I've developed tons of material over the last five years and had meetings with pitch packages, and about three months ago I signed a deal with Global Genesis Group. It's still in its infancy, but we're having meetings with Cartoon Network along with streaming services like Hulu and Netflix. I'm really excited about the whole thing.
How is the comic book world and industry different from what you imagined as a kid?
It was much more niche back then. Modern media has changed things, where people are more easily exposed to this stuff. When I was a kid, it was seen as kids' entertainment and a boys' medium. The combination of technology, social media and greater graphics in games and movies introduced whole generations among men and women to how cool and fun these stories can be. I'm not one of those people who doesn't like it when everybody embraces what I'm into. I celebrate it as people getting on board with something that I thought was awesome for most of my life.

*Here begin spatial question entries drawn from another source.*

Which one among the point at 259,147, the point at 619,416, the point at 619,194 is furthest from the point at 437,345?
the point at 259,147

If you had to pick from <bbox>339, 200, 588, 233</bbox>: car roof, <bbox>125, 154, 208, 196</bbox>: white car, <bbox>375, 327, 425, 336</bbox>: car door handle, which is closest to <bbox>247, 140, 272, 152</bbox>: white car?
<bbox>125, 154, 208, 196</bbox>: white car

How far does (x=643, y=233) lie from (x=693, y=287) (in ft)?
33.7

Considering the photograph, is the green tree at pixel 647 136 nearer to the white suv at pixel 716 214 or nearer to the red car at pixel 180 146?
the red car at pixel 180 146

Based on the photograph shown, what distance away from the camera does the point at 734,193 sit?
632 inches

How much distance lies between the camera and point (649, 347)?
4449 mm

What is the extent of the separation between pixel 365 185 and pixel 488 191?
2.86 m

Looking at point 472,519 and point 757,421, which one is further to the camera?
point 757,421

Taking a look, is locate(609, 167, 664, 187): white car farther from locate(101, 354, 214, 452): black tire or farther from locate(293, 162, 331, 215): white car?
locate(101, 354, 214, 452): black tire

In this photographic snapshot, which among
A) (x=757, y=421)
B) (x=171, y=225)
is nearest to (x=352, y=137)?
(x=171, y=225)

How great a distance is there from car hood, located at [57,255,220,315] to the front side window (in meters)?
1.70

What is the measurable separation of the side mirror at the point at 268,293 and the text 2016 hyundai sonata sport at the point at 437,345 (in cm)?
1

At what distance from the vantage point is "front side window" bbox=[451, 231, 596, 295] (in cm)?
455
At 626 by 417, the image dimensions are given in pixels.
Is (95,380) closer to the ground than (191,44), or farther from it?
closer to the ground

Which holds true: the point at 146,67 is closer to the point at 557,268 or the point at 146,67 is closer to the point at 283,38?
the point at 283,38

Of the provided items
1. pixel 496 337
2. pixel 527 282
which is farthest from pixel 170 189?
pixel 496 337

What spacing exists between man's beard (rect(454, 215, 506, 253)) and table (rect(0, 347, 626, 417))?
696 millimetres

What's the best thing about comic book conventions?
I see just how far the convention culture goes. It's really mainstream now, and it's fun to see people from all walks of life come out in droves, whether they're big anime or comics people who are passionate about it or they're new people who wanted to check it out. You get feedback on your project, you talk story, and it's a good way to get the word out in a grassroots way. It boils down to how fun it is to see all of this become part of everyday culture now.